Unter dem Sammelbegriff Holzwerkstoffe werden Produkte zusammengefaßt, die durch Zusammensetzen von Holzfasern, Holzspänen oder Furnieren, meist unter der Zugabe von Bindemitteln (Formaldehydharze, Polyurethanharze, Gips, Zement, Magnesit), hergestellt werden. Sperrholz, Spanplatten und Holzfaserplatten zählen traditionell zu den Holzwerkstoffen. In Abhängigkeit vom verwendeten Bindemittel haben Holzwerkstoffe eine unterschiedliche gesundheitliche Relevanz (Stichworte: Formaldehyd, Isocyanate).

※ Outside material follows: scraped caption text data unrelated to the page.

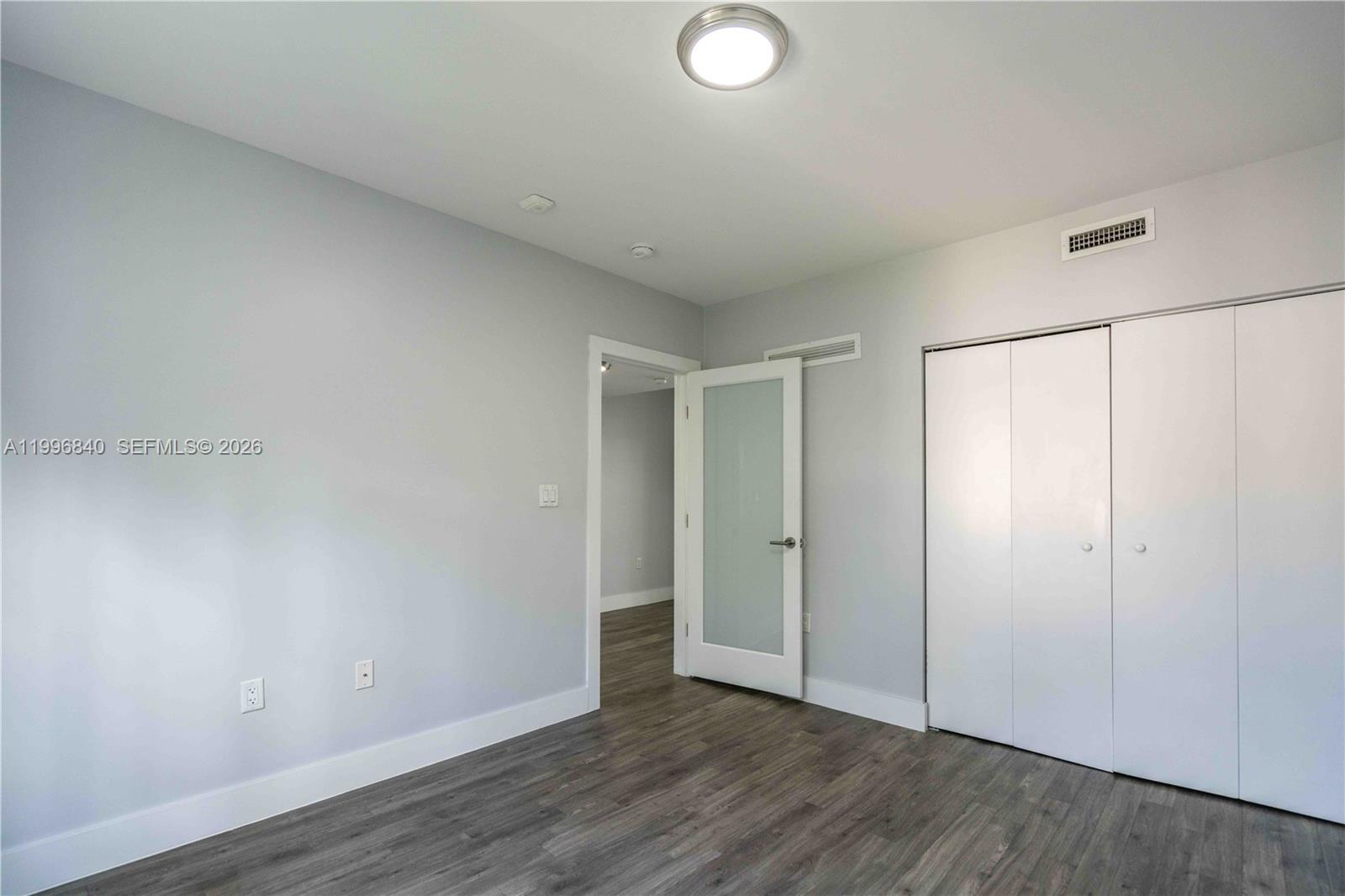331 85th Street, Unit 17 Miami Beach, FL 33141 - Photo 10 of 16 a view of an empty room with wooden floor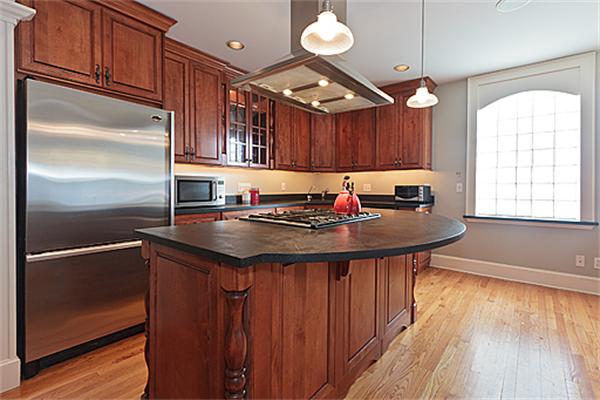 a kitchen with granite countertop a sink stainless steel appliances cabinets and a counter top space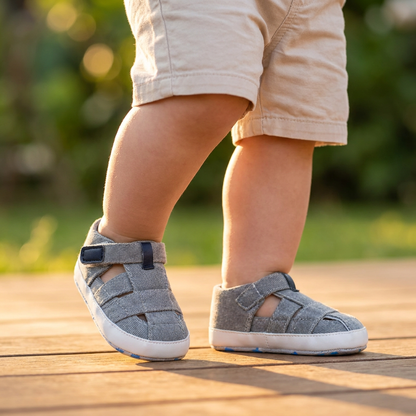 A toddler standing outdoors on a wooden deck wearing light gray canvas summer sandals.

Emissionsarme Holzwerkstoffe

Die Jury Umweltzeichen hat 1992 ein Umweltzeichen beschlossen, mit dem beschichtete und unbeschichtete Spanplatten, Tischlerplatten und Faserplatten gekennzeichnet werden können. Die Anforderungen enthalten neben einem Grenzwert für Formaldehyd (0,05 ppm) auch Anforderungen an MDI (Isocyanat) und Phenole, die nachweisbar nicht emittieren dürfen, sofern entsprechende Bindemitel verwendet wurden. Darüber hinaus dürfen den Holzwerkstoffplatten (inklusive Beschichtungen) keine Holzschutzmittel/ Biozide und keine halogenorganischen Verbindungen (z.B. Fluoride, Chloride, Bromide) zugesetzt werden.

Formaldehydarme Holzwerkstoffe

Mit dem RAL-Umweltzeichen 38 sind Emissions- und damit auch Formaldehydarme Produkte aus Holz/Holzwerkstoffe gekennzeichnet (gilt nur für Produkte, die zu mehr als 50 % aus Holz bestehen). Die für die Herstellung der Produkte eingesetzten Holzwerkstoffe dürfen im Rohzustand eine Ausgleichskonzentration von maximal 0,1 ppm Formaldehyd (entspricht der Emissionsklasse E 1) nicht überschreiten. Bei den fertigen Produkten ist ein Grenzwert von 0,05 ppm vorgegeben.

 

Quellen:
M.Fritsch: Handbuch gesundes Bauen und Wohnen, dtv 1996
G.Zwiener: Ökologisches Baustoff-Lexikon, C.F.Müller-Verlag 1994
www.bfr.bund.de: Vortrag Wolfgang Plehn: Was können emissionsarme Baustoffe und Möbel leisten?